Now Use your variable explorer to quickly check if the file loaded properly. You can also use the pandas functions head, describe, and info to get some quick information about your dataframe.

TipQuestion 5

How many columns (Variables) of data are loaded, how many rows (Observations). Do any of the rows contain missing values (nodata or Null)?

TipQuestion 6

What is the datatype of the column ‘YYYYMMDD’

Solution

Q5: 41 columns, 45178 rows. many rows contain half or more nodata entries

Q6: Int64

you can see that we have loaded lots of data that we do not actually need, and not all collumns names are completely clear at a glance. While the dataset has a tidy structure, we can make our life easier by selecting the colums we actually need and make sure the data is in the datatype and units that we need.

TipQuestion 7

Copy and complete the code below to make a a dataframe with date, daily mean temperature, potential evapotranspiration, and precipitation. for the dates we want to ure the a datetime type, the other columns are numerical (float64). Apply correction factors to convert the units to mm (for precipiation and evapotranspiration) and degrees Celsius (for temperature). (Bonus: why would the KNMI provide their data in the units they have chosen (0.1 mm) rather than in more common, or proper SI units)

data = pd.DataFrame({
     "date" : pd.to_datetime(rawdata['YYYYMMDD'], format='%Y%m%d'),
     "mean_daytemp_degC" : rawdata['TG'] * 0.1,
     "potential_evaporation_mm" :    ,
     
     } )
# sete the date field as index so we can use functions like .resample() that work on the index
data = data.set_index(data['date'], )

Note that very low values of precipitation are denoted with -1, we want to set those to 0 so these values do not interfere when summarizing or plotting the data.

# fix negative values in precip (-1 is used to indicate values < 0.5 instead of 0 in original dataset)

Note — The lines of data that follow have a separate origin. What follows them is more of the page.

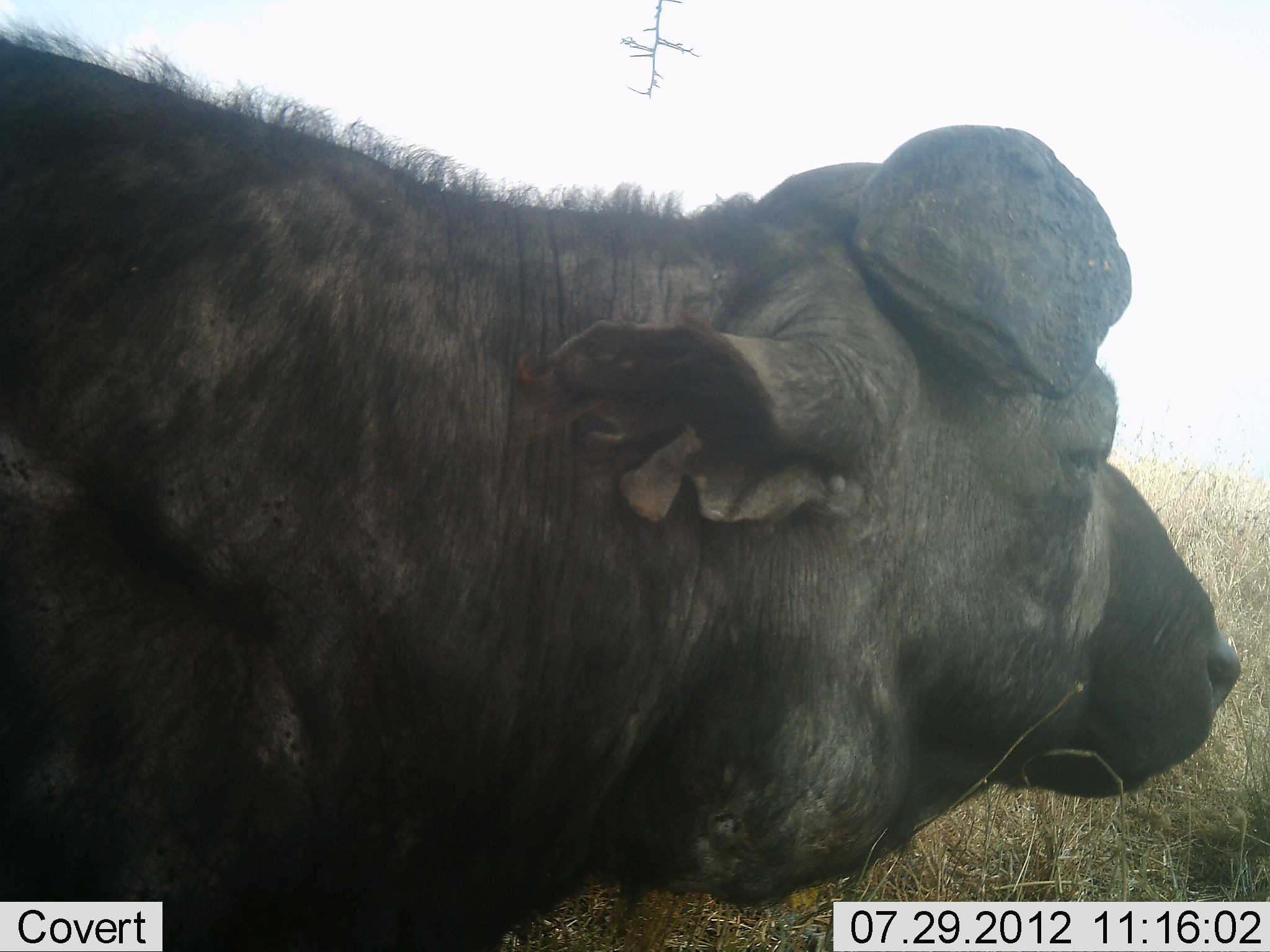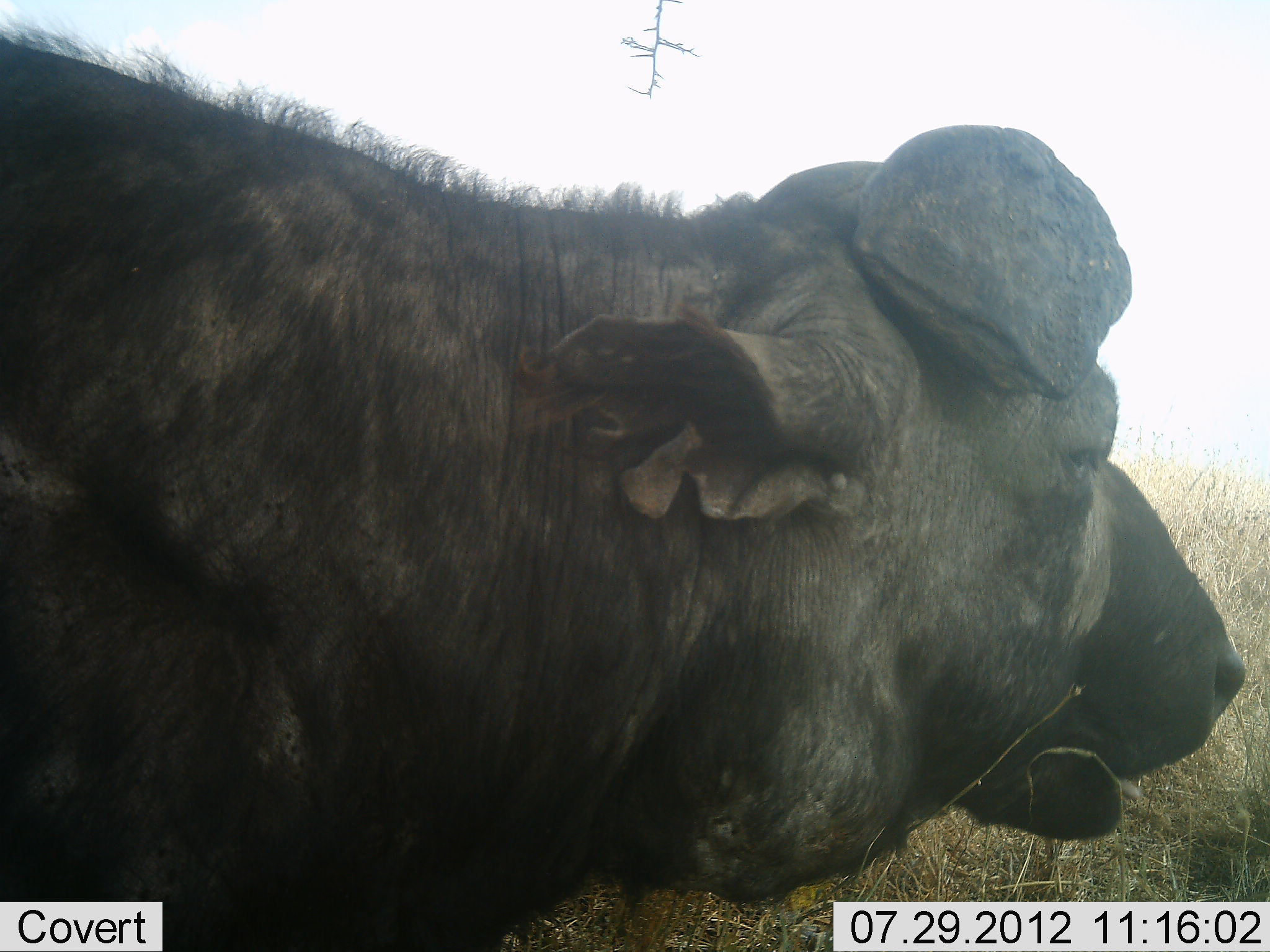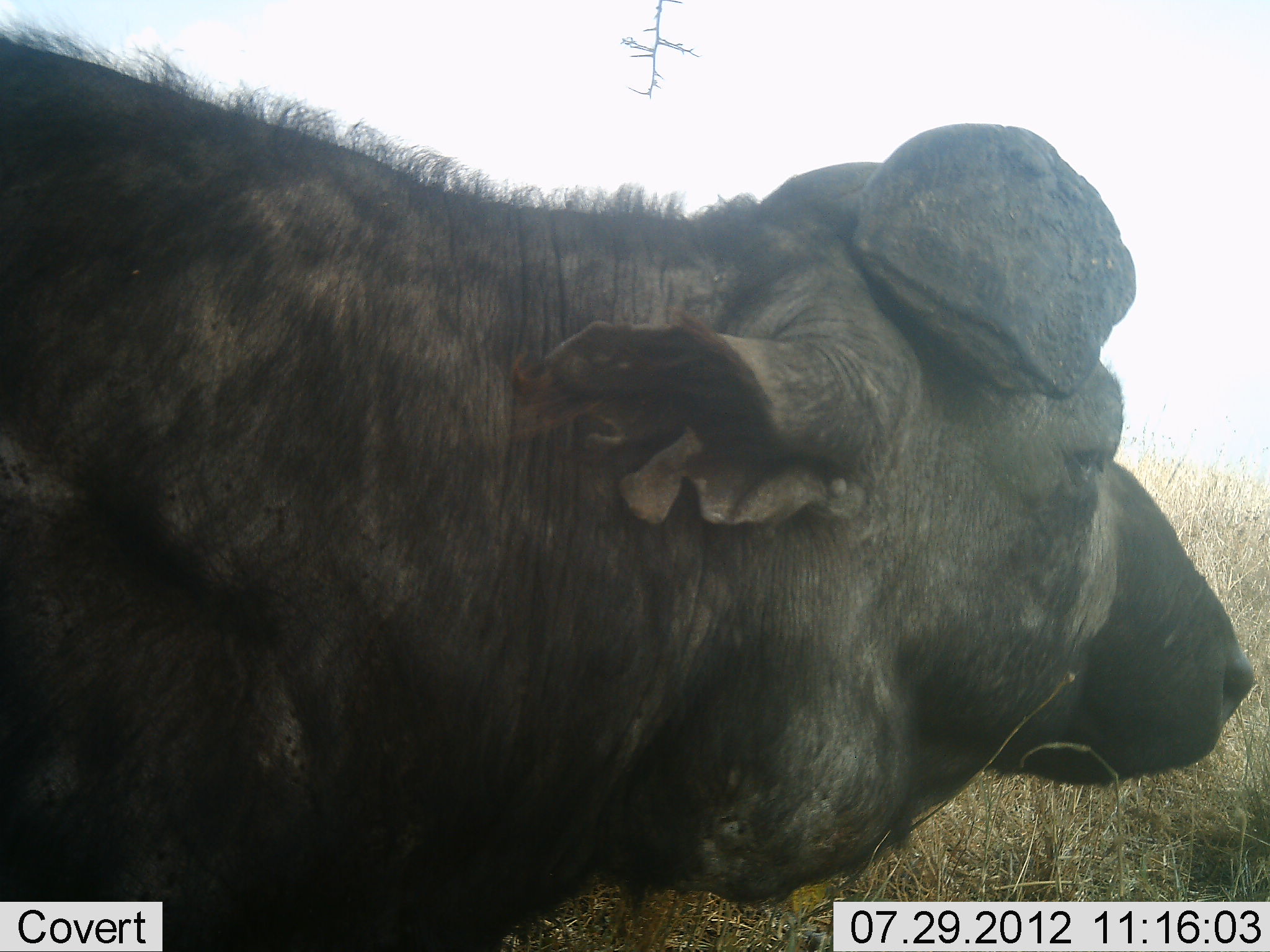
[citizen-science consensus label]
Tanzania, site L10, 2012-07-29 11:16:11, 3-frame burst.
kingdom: Animalia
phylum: Chordata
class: Mammalia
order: Artiodactyla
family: Bovidae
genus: Syncerus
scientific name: Syncerus caffer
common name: cape buffalo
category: buffalo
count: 1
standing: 40%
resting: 20%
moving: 0%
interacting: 0%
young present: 0%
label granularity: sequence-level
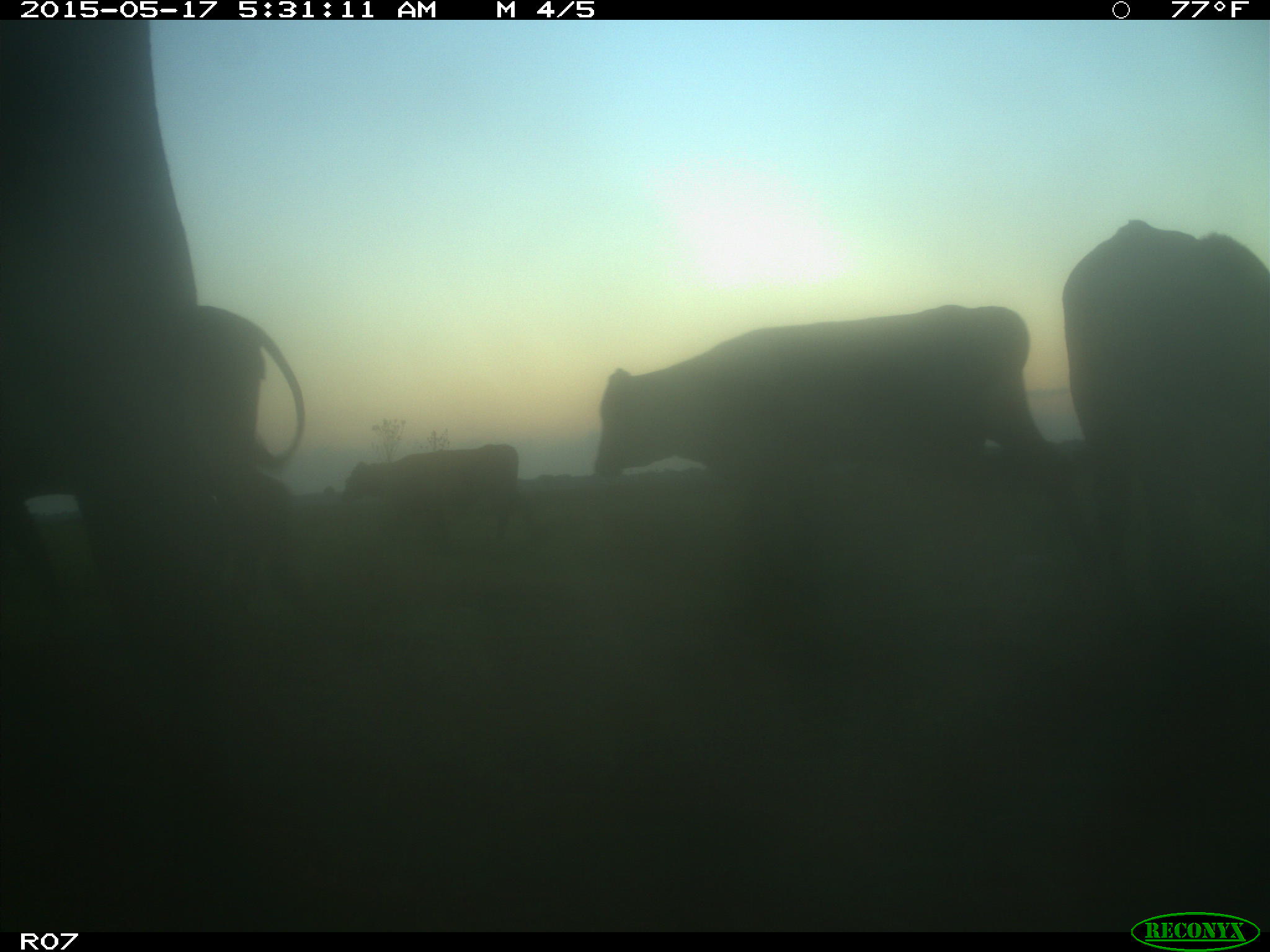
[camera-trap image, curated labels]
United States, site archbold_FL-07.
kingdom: Animalia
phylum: Chordata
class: Mammalia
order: Artiodactyla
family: Bovidae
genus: Bos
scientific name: Bos taurus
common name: domestic cow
Bos taurus (domestic cow).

data.loc[data["precipitation_mm"] < 0.0, "precipitation_mm"] = 0.0

the earlier parts of the dataframe have lots of missing fields as we saw before. we therefore limit the datasets to the years between 1957 and 2023 to have full years of available data. with the dt.year function we can directly acceess the year information in our datetime information, and select only observations with value in our chosen range with .between

# the earlier parts of the dataframe have lots of missing fields, lets limit our dataset to 1957-2023
data = data.loc[data['date'].dt.year.between(1957,2023)]
TipQuestion 8
How many columns and observations does our data subset have? what are the mean and maximum values for both precipitation and temperature.
Hint again use the pd.info() and pd.describe() functions